The couple's purchase of their first freehold country residence after fourteen years of marriage followed the death of Lord Arthur's cousin George O'Callaghan, 2nd Viscount Lismore in 1899; Lord Lismore had reportedly informed his family that, following the deaths of his two sons, Lord Arthur Butler would be the heir to his estates (a 47,000-acre estate in Ireland centred on Shanbally Castle worth £18,435 annually). Following Lord Lismore's death in 1898, his will revealed that he had instead named Lord Arthur's nieces Lady Beatrice and Lady Constance Butler as co-beneficiaries of his estate. Gennings Park remained as the home of Lord and Lady Arthur Butler (Marquess and Marchioness of Ormonde after 1919) until their respective deaths in 1943 and 1951.In 1921, the UK Census recorded their household at Gennings included a Butler, Footman, Cook, Lady's Maid, three Housemaids, two Kitchen Maids, a Scullery Maid, and Pantry Boy.

Although Arthur succeeded his older brother as Marquess of Ormonde in 1919, Arthur's son George Butler, 5th Marquess of Ormonde inherited the bulk of the family estates to avoid double taxation. Lord Arthur seems to have requested that his older brother alter his will in favor George; records survive of a letter written by Lord Ormonde to George Butler dated 27 June 1916 outlining changes to his will which "your father has asked me to alter" which postponed Lord Arthur's use of the Ormonde Estate in favor of George, George's sons (at the time George's wife Sybil was pregnant with their only son, James Anthony Butler) and George's brother Arthur and his male issue. When he informed George of his elevation to be next-in-line to inherit the family's ancestral estates, the Third Marquess requested that:

1. George not make any alteration of the family seat, Kilkenny Castle, and shooting lodge, Ballyknockane Lodge, Tipperary without consulting Lord Arthur and obtaining his approval;
2. That Lord Arthur would have use of Plate and other articles "as he shall desire"; and,
3. That Lady Arthur, during the lifetime of Lord Arthur, would have use of any Family Jewels which Lord Ormonde had the power to dispose of.

===Wealth===
====Personal Wealth====
In the early 1890s Lord Arthur received a £500 annuity from his brother Lord Ormonde. Following the death of his mother in 1903, Arthur was named as the residuary legatee of her estate, and inherited approximately £10,000 of her £25,000 fortune in England and Ireland.

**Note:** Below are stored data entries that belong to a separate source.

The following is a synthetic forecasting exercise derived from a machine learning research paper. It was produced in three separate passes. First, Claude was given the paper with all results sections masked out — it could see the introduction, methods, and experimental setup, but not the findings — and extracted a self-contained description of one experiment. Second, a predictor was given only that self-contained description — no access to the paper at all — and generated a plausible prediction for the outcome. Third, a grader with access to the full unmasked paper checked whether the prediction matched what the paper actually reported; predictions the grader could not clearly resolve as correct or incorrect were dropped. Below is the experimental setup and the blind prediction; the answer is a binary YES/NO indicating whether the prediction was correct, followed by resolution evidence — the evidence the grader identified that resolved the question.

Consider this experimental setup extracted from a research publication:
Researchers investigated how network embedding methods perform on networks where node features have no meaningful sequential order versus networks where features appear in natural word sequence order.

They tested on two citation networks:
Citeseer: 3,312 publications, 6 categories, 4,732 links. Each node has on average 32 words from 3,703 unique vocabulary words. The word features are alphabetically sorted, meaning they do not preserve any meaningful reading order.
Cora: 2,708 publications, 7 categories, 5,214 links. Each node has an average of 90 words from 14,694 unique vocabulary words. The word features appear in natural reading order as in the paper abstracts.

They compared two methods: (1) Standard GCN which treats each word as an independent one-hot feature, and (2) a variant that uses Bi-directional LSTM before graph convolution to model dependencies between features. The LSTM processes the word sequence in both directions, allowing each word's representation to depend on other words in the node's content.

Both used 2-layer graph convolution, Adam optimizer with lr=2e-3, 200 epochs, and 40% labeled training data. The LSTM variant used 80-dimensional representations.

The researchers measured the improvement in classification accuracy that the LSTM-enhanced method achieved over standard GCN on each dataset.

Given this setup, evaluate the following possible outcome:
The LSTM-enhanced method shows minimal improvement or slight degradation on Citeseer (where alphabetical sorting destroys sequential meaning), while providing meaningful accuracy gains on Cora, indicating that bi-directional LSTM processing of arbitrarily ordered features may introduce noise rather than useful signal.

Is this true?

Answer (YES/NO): NO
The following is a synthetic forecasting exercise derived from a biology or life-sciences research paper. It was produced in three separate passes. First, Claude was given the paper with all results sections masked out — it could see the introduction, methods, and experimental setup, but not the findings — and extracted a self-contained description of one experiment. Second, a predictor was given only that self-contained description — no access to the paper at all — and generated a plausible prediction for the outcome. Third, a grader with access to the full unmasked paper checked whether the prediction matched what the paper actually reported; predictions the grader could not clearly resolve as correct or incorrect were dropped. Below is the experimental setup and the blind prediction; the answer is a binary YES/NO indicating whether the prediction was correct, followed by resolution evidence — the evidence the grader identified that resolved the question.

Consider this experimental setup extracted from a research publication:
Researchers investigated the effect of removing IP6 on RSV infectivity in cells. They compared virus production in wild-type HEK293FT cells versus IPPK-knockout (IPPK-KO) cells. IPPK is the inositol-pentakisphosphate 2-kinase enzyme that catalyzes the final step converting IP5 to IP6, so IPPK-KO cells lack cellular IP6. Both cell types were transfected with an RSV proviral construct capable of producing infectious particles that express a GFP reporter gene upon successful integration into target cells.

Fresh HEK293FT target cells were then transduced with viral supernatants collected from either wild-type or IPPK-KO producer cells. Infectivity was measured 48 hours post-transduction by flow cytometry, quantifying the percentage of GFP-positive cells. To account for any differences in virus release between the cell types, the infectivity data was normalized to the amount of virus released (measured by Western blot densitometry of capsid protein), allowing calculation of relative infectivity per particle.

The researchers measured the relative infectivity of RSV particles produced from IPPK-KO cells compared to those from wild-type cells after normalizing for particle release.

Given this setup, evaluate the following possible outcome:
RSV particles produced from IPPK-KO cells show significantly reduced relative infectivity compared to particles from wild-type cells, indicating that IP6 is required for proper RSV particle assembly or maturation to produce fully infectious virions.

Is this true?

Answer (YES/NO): YES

Following the death of his older brother in 1919, Arthur received a £3,000 annuity payable as a charge on the Ormonde Settled Estates Trust under the terms of Lord Ormonde's Will; this amount was reduced to £2,200 per year in the late 1920s. Following his death in 1943, the gross value of his estate for Probate in England was £104,258; the net value was £100,640 (£3,866,000 in 2025) from which £8,634 in death duties were paid.

====Wife's Fortune====
Arthur's wife Ellen was widely rumoured to possess a personal fortune amounting to US$1,000,000 (£200,000) at the time of their marriage in 1887; however her third-share of her father's estate was likely closer to $300,000 ($10,000,000 in 2025), equivalent to £60,000 in the 1880s. Her father, General Anson Stager, was an early pioneer of the use of the telegraph and was the chief of U.S. Military Telegraph during the Civil War.

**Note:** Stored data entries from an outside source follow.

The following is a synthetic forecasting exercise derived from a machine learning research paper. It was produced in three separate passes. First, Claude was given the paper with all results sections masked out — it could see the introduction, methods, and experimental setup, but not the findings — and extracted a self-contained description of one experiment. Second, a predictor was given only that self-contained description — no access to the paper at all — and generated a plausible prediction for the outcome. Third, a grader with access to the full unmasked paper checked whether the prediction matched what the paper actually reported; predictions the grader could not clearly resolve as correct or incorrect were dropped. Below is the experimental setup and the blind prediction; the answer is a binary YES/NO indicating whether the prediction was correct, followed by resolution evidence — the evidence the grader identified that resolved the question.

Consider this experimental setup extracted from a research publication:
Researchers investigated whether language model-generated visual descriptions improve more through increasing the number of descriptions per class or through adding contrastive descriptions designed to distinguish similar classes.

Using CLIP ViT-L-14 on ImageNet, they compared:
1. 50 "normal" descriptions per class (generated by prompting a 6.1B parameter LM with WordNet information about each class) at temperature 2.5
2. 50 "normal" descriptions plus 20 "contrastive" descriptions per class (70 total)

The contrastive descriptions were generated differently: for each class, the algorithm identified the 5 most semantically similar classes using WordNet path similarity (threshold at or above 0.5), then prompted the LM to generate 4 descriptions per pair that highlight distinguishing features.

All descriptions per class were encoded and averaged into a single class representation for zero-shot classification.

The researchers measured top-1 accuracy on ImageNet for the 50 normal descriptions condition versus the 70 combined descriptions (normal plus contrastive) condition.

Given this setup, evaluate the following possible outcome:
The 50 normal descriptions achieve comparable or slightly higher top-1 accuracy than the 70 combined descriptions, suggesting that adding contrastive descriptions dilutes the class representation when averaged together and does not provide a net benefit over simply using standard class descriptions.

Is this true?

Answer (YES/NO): NO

In the 1920s, the sister of Ellen, Marchioness of Ormonde, Mrs Annie Stager Hickox (of Cleveland, Ohio), died in Monte Carlo. She left a total estate of $847,207, much of which was left to Lady Ormonde. Ellen retained control over her American wealth during the couples marriage; following her sisters' deaths in 1922 and 1923, her Trusts, based in the State of Ohio, were structured so that the net income was paid to Ellen and her husband Arthur in equal shares (after the deduction of small annuities to several American cousins and the income agreed in their children's respective marriage settlements). This income was approximately $30,000 each in 1925, which would equate to approximately £6,200 in 1925. and the Trusts were later restructured in 1929 so that life annuities of £6,000 each were payable to Arthur and Ellen. This arrangement lead to tax litigation in the early 1930s, as the British Commissioners for Taxation attempted to levy tax on the higher gross income of the Ohio Trust, rather than the £12,000 (£725,000 in 2025) combined American income of Lord and Lady Ormonde. The Ormondes were ultimately successful in an appeal of this decision in 1932.

==Issue==
Arthur and his wife Ellen had four children:

- Lady Evelyn Frances Butler (20 December 1887 - 15 April 1978), married to Vice-Adm. Hon. Edmund Rupert Drummond, CB MVO RN (ret.), son of 10th Viscount Strathallan and brother of 15th Earl of Perth and has issue.
  - Anne Drummond (b. 30 June 1911)
  - Jean Constance Drummond (b. 20 August 1914)
  - James Ralph Drummond (b. 28 March 1918)
- James George Anson Butler, 5th Marquess of Ormonde (1890–1949)
  - James Anthony Butler, Viscount Thurles (b. 18 August 1916)
  - Lady Moyra Rosamund Butler (b. 2 December 1920)
- James Arthur Norman Butler, 6th Marquess of Ormonde (1893–1971)
  - Lady Jane Butler (b. 9 January 1925 - 1992)
  - Lady Martha Butler (b. 14 January 1926 - 2010)
- Lady Eleanor Rachel Butler (b. 24 April 1894 - 1969), married firstly Captain Edward Brassey Egerton and secondly William Henry Prior (known latterly as Lady Rachel Prior).

==Later life and death==
Following the outbreak of the Second World War, the Ormondes vacated their London Residence at No. 11 Bryanston Square. The Blitz left parts of Bryanston Square in need of extensive repairs; a local report in March 1946 noted that several houses on the east side, including No. 11, were still awaiting reinstatement under the War Damage Commission scheme. Estate papers held at the National Archives record the post-war repairs carried out to Nos 10–12.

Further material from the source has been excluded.